• [FRAGMENTO SELECCIONADO]
______________________________

Me muestra una foto de Pablo, un pibe violento que había sido esclavo del   paco y al que, con muchísimo esfuerzo, Pepe fue rescatando del infierno.  Pablo posa junto a un Jesús crucificado. Posa con orgullo. Di Paola le dijo  que a él lo mandaban a un retiro espiritual quince días a Córdoba y le pidió  que en esas dos semanas no saliera de su casa. "No salgas, Pablo, aguantame  que vuelvo -le dijo-. No corras riesgos. No salgas." Pero al cuarto día
 Pablo se sintió fuerte y confiado, y salió a caminar por la villa. Y sus   antiguos enemigos lo acribillaron a balazos en la calle.  Cuando el padre Pepe regresó a su casa en la 21 y se enteró del asesinato,  se dobló de dolor y le flaqueó seriamente la fe. No la fe en Dios. Sino la  fe en sus propias fuerzas, en la tarea de achicar el agua con una cucharita
en medio de un maremoto. Pero, luego, el gladiador se levantó de ese  desasosiego, se abrochó el clergyman y siguió adelante. Sembrar, sembrar,  sembrar, se dice. Caerse y levantarse. Pero está muy solo. Unicamente lo
 acompañan sus feligreses, que lo adoran, los otros curitas y su obispo.  El cardenal Bergoglio lo visita seguido. Viene en colectivo hasta la villa  y confraterniza con los hombres y mujeres de la capilla de la Virgen de  Caacupé.

______________________________

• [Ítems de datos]
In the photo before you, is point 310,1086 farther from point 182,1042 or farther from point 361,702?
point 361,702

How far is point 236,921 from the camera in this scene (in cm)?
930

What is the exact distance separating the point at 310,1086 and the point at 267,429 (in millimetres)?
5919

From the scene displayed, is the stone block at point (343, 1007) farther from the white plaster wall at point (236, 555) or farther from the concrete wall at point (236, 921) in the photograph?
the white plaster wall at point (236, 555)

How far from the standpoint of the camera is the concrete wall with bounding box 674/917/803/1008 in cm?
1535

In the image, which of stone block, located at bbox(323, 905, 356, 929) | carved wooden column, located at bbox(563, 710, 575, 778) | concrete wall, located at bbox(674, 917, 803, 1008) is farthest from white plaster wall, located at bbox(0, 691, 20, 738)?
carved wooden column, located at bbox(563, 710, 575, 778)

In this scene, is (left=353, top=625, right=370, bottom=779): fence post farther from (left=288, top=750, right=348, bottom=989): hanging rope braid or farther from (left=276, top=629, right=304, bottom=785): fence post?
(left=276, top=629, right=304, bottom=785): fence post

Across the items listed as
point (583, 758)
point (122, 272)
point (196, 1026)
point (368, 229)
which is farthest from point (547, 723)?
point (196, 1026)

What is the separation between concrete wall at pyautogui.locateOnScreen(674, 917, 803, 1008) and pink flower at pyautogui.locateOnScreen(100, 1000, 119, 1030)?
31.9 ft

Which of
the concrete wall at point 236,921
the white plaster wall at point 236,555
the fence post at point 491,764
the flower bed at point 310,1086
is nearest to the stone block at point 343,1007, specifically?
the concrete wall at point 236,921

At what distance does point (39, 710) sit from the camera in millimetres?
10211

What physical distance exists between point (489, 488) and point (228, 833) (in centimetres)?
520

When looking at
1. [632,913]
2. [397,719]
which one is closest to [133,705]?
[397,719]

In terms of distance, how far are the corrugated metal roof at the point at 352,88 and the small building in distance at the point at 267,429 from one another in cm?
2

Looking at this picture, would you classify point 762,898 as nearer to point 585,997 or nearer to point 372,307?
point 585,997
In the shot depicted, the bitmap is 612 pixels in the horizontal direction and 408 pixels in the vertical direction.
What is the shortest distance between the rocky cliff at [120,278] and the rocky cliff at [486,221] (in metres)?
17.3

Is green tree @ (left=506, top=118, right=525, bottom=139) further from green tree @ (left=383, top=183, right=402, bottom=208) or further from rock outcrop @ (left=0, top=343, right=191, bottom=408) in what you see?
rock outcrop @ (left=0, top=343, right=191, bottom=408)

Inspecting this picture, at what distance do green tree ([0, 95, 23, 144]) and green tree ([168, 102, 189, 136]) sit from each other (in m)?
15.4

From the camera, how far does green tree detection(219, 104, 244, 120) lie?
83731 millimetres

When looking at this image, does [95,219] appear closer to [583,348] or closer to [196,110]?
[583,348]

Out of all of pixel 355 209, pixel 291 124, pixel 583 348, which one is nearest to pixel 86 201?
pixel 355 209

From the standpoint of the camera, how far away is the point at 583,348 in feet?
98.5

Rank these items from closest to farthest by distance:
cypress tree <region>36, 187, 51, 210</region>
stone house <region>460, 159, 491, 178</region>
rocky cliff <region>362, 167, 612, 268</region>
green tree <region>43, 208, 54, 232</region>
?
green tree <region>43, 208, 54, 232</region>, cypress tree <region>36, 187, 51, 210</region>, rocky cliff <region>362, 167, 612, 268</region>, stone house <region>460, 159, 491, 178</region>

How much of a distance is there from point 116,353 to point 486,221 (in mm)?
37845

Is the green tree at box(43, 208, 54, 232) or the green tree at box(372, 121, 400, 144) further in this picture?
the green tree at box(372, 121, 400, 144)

______________________________

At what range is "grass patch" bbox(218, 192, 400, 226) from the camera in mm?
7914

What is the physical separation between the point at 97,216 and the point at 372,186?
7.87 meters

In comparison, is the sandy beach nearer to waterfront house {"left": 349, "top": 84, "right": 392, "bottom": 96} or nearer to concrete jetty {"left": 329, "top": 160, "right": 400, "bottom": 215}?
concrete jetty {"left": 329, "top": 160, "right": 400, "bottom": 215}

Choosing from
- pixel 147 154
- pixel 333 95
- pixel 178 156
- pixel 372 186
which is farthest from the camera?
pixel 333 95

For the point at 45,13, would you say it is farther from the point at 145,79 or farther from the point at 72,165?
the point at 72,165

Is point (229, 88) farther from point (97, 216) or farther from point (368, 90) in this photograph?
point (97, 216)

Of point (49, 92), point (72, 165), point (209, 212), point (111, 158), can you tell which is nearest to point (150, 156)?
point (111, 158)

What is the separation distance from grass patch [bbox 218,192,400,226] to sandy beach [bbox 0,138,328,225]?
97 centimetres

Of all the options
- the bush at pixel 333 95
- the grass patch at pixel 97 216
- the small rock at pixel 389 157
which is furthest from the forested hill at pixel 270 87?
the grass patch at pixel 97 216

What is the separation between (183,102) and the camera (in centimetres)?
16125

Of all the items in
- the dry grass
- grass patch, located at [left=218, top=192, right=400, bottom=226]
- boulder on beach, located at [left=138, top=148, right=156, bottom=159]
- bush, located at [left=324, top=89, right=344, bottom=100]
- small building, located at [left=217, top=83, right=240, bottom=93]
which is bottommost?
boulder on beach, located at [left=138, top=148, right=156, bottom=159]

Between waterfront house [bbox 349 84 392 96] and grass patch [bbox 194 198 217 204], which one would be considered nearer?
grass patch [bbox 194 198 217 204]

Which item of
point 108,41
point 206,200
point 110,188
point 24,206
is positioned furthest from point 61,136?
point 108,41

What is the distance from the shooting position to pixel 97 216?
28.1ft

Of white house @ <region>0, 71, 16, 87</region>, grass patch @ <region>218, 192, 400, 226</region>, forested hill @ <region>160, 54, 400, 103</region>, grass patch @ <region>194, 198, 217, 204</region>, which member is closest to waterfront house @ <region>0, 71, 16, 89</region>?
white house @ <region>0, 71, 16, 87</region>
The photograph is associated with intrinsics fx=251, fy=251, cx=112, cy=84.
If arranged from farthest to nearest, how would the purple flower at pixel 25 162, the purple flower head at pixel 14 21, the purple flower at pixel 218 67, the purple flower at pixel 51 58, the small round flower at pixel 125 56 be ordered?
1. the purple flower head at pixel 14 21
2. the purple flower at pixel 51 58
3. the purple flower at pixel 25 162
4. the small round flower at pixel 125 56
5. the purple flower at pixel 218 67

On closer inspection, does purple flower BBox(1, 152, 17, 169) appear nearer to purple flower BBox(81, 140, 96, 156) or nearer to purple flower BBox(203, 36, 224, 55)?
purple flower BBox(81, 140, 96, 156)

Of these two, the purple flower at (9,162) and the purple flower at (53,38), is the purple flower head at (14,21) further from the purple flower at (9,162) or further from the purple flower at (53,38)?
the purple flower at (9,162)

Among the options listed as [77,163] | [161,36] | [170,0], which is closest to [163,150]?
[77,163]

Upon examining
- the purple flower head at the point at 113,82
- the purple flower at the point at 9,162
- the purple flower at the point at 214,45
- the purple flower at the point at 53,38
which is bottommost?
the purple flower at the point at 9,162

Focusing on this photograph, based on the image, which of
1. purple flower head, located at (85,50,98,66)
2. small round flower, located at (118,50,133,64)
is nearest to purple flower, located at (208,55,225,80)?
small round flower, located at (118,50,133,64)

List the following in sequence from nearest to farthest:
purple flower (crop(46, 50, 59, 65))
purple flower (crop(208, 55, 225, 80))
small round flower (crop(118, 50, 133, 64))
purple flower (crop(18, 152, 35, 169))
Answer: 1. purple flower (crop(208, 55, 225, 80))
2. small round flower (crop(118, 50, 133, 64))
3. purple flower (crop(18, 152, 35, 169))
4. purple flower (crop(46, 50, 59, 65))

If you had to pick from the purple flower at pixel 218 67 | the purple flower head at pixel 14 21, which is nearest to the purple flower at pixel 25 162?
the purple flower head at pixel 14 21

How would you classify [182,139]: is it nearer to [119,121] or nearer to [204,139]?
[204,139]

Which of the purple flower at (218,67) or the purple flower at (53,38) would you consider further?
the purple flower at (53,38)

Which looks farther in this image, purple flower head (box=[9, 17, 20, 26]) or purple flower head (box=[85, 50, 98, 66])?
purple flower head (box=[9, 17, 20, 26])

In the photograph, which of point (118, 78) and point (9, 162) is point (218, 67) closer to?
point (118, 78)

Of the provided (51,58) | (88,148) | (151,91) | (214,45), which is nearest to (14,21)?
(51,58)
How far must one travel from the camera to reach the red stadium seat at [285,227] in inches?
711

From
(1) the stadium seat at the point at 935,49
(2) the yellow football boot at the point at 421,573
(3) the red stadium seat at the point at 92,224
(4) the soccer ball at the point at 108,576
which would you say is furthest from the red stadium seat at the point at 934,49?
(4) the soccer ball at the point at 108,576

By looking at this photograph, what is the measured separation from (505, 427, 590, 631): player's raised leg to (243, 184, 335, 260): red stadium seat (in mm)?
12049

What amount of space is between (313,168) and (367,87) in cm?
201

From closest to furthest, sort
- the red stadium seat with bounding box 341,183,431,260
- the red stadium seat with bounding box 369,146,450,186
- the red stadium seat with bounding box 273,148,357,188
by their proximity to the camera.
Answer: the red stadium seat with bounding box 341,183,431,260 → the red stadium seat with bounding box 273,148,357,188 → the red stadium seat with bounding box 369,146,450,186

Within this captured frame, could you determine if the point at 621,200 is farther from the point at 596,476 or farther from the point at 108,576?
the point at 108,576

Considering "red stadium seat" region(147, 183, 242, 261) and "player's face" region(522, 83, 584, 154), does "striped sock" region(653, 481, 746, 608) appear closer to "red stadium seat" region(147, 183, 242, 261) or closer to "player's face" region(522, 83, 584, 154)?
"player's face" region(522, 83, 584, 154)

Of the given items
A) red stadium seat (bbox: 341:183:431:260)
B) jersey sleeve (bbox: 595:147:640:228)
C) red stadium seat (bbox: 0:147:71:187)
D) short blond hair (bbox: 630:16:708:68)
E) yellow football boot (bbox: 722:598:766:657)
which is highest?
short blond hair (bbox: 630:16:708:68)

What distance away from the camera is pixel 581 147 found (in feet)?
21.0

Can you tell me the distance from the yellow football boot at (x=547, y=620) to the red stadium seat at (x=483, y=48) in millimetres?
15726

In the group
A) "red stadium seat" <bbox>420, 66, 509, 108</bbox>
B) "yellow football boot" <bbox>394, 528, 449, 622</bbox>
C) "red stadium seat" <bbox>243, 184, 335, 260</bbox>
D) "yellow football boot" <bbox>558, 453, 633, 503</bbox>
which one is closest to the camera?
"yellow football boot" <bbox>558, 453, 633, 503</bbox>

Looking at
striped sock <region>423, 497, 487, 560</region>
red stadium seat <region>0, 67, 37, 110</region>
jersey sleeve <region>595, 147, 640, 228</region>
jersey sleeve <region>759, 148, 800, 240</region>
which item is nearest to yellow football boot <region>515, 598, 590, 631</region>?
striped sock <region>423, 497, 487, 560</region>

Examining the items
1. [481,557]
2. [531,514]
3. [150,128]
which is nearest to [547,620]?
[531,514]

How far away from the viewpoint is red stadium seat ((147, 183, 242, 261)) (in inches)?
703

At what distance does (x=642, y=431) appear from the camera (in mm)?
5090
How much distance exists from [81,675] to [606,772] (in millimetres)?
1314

______________________________

• [OBJETIVO DE LA TAREA]
Responde estas preguntas sobre el fragmento acerca del padre Pepe:
1. ¿Adónde iban a mandar a Di Paola a un retiro espiritual y por cuántos días?
2. ¿Qué día del retiro salió Pablo a caminar por la villa?
3. ¿En qué medio de transporte llega el cardenal Bergoglio hasta la villa?

• [RESULTADO DEL EJERCICIO]
1. A Córdoba, por quince días.
2. Al cuarto día.
3. En colectivo.